En 1883, Morris se unió a la Federación Democrática, que pasó a llamarse Federación Socialdemócrata (SDF) en 1884, cuando se convirtió en una organización más abiertamente socialista. El faccionalismo de la SDF y el autoritarismo de su líder, H. M. Hyndman, llevaron casi inmediatamente a Morris a buscar una alternativa. Abandonó el grupo, en diciembre de 1884, junto con la hija menor de Marx, Eleanor, y varios otros activistas para formar la Liga Socialista.
Como miembro de ambas organizaciones, Morris atacó implacablemente el imperialismo —«una dominación compuesta de fraude, injusticia y violencia»—, así como el capitalismo. Pero donde más incansablemente prosiguió sus esfuerzos fue en la Liga, un partido abiertamente revolucionario que acabó dividiéndose por luchas sectarias.
El activismo de Morris en la segunda mitad de la década de 1880 consistió en pronunciar innumerables discursos en piquetes y manifestaciones y en enviar innumerables artículos para el periódico de la Liga, Commonweal. Le sirvió de laboratorio para su contribución idiosincrásica y brillantemente creativa a la tradición marxista.
No cabe duda de que Morris ofrece un ejemplo inspirador en el siglo XXI como alguien que luchó, con un considerable coste personal tanto para su salud como para su reputación, por una sociedad emancipada y no alienada en la que los seres humanos dejaran de instrumentalizar y explotar la naturaleza. Morris luchó por lo que él llamaba una «existencia no degradada en la Tierra». Su comunismo era declaradamente ecológico.
Además, probablemente no hubo ningún otro socialista antes de la década de 1960 que tratara tan asidua e imaginativamente de afirmar la importancia del pensamiento utópico para la tarea práctica de abolir el capitalismo. Éste era precisamente el sentido de declararse comunista además de socialista.

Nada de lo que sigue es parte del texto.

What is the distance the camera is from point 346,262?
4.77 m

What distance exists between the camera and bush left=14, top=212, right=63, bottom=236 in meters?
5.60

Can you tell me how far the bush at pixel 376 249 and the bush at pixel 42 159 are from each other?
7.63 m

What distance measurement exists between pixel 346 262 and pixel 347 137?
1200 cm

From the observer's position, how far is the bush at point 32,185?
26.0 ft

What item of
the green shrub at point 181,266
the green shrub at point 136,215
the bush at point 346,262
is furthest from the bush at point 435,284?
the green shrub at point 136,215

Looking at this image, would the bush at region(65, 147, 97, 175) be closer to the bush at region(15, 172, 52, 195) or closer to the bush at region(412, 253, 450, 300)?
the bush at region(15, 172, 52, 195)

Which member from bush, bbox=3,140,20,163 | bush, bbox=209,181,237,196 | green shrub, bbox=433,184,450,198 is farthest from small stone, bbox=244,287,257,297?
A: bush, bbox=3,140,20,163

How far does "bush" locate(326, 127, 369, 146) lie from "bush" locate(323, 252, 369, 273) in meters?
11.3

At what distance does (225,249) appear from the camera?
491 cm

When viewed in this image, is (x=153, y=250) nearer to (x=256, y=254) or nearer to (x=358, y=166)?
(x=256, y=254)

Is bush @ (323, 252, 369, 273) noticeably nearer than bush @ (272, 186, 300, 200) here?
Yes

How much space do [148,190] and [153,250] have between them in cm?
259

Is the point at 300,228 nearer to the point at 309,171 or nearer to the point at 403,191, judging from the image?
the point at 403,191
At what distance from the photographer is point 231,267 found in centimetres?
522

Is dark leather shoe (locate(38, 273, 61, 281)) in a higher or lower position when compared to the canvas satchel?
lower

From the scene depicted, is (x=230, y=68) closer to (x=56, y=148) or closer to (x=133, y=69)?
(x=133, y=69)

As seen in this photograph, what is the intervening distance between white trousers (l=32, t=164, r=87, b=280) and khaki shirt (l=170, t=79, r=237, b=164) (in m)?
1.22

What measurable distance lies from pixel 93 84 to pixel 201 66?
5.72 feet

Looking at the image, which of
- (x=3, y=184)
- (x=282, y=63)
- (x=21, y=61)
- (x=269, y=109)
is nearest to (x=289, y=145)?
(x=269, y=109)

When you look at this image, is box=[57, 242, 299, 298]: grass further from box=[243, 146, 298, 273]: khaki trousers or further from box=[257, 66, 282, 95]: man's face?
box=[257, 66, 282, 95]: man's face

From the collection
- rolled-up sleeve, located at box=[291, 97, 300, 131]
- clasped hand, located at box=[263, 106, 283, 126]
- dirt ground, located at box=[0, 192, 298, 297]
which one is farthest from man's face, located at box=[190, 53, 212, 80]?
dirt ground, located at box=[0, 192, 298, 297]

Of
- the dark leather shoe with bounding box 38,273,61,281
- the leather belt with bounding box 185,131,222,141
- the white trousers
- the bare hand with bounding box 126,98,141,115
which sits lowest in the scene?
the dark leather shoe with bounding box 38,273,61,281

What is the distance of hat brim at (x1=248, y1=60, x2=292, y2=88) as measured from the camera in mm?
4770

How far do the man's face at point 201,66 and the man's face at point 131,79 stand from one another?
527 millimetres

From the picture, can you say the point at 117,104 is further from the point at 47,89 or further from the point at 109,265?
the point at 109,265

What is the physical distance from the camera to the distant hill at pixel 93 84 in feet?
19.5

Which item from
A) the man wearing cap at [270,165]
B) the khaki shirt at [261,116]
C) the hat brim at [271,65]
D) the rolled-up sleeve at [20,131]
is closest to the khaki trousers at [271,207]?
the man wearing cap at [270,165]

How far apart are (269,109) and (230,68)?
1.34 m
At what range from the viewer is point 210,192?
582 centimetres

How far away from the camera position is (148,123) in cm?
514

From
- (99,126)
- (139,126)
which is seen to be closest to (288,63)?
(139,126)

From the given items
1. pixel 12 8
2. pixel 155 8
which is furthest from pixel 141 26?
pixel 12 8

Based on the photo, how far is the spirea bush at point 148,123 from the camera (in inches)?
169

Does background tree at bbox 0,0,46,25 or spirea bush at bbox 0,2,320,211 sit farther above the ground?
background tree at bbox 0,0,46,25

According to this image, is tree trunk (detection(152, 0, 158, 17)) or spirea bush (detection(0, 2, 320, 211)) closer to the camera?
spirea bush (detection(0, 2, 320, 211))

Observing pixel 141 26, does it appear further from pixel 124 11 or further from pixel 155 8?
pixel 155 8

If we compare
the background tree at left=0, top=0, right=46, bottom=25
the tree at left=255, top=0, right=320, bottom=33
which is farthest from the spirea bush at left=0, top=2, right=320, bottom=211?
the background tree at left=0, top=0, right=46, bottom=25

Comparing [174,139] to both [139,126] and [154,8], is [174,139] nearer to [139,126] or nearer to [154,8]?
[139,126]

Al hacerlo, Morris quería sin duda alinearse con los principios políticos expuestos por Marx y Engels en el Manifiesto Comunista y con los logros históricos de la Comuna de París de 1871. Sin embargo, su identificación como comunista también indicaba que, a diferencia de los reformistas de su época, él luchaba sin reservas por «la completa igualdad de condiciones para todas las personas; y cualquier cosa en una dirección socialista que se detenga por debajo de esto es simplemente un compromiso con la condición actual de la sociedad».
«Al especular sobre el futuro de la sociedad, deberíamos intentar librarnos de la mera frase», escribió Morris en la carta abierta en la que se anunciaba comunista. El mejor testamento literario de Morris de su comunismo, la novela utópica Noticias de ninguna parte (1890-91), afirmaba la importancia política apremiante de especular sobre el futuro de la sociedad y de liberar esta tarea de la «mera frase».

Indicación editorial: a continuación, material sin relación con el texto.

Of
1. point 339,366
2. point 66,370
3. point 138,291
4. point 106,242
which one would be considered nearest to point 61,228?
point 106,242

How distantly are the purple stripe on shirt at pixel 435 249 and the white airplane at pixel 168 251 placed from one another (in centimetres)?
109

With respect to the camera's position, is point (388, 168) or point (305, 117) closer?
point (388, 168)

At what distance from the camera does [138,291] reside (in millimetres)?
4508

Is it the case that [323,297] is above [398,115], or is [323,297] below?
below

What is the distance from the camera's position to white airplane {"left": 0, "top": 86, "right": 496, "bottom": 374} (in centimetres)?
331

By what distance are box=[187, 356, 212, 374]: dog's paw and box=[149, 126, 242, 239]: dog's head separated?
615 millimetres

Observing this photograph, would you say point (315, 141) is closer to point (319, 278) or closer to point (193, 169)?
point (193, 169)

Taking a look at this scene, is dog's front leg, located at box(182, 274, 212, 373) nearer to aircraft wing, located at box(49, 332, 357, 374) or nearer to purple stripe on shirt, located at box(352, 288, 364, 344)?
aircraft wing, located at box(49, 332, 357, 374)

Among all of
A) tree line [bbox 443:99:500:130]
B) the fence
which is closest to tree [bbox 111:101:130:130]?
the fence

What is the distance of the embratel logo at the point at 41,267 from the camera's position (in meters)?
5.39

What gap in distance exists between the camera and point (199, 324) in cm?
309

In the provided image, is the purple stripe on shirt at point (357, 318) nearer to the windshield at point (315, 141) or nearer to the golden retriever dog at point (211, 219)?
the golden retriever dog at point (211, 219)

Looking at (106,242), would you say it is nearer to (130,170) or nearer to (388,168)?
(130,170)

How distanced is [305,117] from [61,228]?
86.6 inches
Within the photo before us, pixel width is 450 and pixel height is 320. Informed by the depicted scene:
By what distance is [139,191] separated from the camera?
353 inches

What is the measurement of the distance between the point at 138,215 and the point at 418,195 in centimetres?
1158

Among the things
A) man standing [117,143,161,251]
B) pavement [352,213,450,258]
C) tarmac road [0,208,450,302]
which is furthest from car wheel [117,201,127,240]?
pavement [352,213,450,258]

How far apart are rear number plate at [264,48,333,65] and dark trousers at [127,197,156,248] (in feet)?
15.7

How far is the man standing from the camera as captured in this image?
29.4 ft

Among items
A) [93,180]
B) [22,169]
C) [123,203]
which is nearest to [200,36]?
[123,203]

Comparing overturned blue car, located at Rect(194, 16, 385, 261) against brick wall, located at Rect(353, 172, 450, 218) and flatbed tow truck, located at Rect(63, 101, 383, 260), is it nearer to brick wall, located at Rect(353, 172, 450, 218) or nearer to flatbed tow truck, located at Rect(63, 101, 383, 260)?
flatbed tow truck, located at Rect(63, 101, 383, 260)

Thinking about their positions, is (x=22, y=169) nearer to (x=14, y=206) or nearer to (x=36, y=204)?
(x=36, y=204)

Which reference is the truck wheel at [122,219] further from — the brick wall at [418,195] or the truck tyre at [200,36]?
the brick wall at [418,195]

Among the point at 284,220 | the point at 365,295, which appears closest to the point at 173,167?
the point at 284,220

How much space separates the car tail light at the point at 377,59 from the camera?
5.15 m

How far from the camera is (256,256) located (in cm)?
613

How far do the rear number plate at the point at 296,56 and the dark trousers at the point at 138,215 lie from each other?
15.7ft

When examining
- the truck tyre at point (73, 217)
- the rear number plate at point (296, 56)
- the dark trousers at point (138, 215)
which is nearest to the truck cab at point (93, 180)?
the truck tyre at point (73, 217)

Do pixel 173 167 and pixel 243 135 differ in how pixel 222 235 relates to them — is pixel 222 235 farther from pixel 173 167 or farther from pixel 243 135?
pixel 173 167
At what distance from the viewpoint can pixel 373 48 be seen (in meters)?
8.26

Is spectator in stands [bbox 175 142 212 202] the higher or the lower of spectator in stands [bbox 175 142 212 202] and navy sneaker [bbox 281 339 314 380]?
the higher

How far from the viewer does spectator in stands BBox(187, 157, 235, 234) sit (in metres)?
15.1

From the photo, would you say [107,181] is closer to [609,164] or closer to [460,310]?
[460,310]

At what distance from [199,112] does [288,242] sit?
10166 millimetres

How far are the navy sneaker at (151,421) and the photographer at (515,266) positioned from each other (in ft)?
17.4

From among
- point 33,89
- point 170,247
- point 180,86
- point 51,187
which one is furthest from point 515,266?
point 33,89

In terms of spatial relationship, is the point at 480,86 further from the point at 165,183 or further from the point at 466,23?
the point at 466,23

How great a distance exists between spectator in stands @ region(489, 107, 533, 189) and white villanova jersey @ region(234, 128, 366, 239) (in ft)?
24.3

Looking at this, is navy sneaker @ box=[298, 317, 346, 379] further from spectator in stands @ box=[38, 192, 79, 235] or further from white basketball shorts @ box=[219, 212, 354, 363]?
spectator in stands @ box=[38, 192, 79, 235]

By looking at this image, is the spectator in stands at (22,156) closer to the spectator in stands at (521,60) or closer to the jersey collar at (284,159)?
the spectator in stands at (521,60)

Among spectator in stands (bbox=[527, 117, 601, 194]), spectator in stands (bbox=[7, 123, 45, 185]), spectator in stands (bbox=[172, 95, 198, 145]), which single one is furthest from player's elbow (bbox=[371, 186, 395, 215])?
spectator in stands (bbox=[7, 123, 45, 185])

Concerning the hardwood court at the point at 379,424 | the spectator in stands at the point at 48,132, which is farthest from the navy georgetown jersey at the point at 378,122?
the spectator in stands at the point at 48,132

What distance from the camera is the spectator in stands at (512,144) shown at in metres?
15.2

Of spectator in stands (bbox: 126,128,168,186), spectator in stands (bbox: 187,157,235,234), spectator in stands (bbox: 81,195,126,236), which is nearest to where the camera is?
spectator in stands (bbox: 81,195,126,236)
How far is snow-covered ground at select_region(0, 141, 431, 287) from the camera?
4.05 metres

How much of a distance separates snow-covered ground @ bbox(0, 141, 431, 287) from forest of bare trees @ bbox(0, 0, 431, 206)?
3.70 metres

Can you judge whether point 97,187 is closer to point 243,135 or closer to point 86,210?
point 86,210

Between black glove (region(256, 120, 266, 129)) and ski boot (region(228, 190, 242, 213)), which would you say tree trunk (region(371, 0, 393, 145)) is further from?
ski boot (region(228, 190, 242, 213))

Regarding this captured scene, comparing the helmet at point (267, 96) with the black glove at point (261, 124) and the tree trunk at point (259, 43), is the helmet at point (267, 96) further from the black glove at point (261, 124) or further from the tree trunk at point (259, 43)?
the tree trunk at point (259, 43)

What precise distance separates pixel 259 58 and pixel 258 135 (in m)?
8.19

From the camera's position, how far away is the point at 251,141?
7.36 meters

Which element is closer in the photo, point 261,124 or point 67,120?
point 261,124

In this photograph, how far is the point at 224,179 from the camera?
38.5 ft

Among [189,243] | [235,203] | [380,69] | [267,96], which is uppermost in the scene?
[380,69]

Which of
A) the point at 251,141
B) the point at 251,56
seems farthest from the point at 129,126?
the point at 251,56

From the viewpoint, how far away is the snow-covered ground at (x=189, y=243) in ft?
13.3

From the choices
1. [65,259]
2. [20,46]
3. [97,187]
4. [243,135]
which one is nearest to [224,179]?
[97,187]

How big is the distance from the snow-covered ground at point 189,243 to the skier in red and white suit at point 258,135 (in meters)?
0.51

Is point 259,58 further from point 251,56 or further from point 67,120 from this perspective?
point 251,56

En el libro, Morris describía una comunidad postcapitalista en Inglaterra que había evolucionado durante más de un siglo tras una violenta revolución, que él reconstruyó vívidamente. Aquí, en una prosa conmovedora y a menudo emocionante, estaba la visión de una sociedad comunista en la que el arte y el trabajo no alienado se habían vuelto indistinguibles, y en la que la belleza de la tierra se preservaba porque los recursos de la naturaleza se cuidaban por el bien de toda la comunidad y su futuro en lugar de ser saqueados para los beneficios de la clase dominante en el presente.

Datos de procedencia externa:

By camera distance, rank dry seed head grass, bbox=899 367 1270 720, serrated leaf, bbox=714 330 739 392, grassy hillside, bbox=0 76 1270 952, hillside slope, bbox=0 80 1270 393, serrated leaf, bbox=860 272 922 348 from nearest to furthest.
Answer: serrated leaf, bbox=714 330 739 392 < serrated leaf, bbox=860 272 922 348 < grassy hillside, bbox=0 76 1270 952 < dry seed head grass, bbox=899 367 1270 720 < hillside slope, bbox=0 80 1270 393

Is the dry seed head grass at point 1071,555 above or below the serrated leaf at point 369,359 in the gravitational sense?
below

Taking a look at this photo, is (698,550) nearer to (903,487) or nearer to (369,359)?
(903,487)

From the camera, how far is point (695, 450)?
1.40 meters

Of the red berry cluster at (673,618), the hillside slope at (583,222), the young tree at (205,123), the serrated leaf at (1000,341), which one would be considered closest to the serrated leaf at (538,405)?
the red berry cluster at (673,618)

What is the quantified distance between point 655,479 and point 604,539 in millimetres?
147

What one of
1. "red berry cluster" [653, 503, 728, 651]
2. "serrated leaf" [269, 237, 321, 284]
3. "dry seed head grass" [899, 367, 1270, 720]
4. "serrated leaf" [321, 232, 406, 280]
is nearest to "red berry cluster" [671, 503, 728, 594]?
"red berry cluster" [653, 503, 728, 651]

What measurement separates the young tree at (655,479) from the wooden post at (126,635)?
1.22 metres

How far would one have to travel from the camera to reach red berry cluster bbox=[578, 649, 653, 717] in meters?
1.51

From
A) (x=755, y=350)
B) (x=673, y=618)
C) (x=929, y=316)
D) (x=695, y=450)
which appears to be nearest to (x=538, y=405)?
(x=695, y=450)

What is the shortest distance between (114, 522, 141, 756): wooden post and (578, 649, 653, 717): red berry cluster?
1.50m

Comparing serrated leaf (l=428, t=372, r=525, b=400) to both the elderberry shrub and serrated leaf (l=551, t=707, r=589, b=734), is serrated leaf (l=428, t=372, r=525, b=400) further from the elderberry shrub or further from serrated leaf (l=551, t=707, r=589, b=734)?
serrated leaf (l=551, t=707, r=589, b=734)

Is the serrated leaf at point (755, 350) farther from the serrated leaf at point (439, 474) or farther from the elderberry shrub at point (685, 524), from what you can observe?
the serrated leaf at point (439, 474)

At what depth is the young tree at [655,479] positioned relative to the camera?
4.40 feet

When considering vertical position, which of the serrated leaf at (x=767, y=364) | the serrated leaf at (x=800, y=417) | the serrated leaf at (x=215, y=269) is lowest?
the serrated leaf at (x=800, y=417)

Morris sitúa los acontecimientos de Noticias de ninguna parte adelantándose dos siglos a su propia época, fechando la revolución socialista en Inglaterra a principios de la década de 1950. Su optimismo sobre la duración del sistema capitalista resultó equivocado, por supuesto. Pero ante las crisis superpuestas que está generando el capitalismo global —sociales, ecológicas, geopolíticas— necesitamos ahora la visión imaginativa de Morris.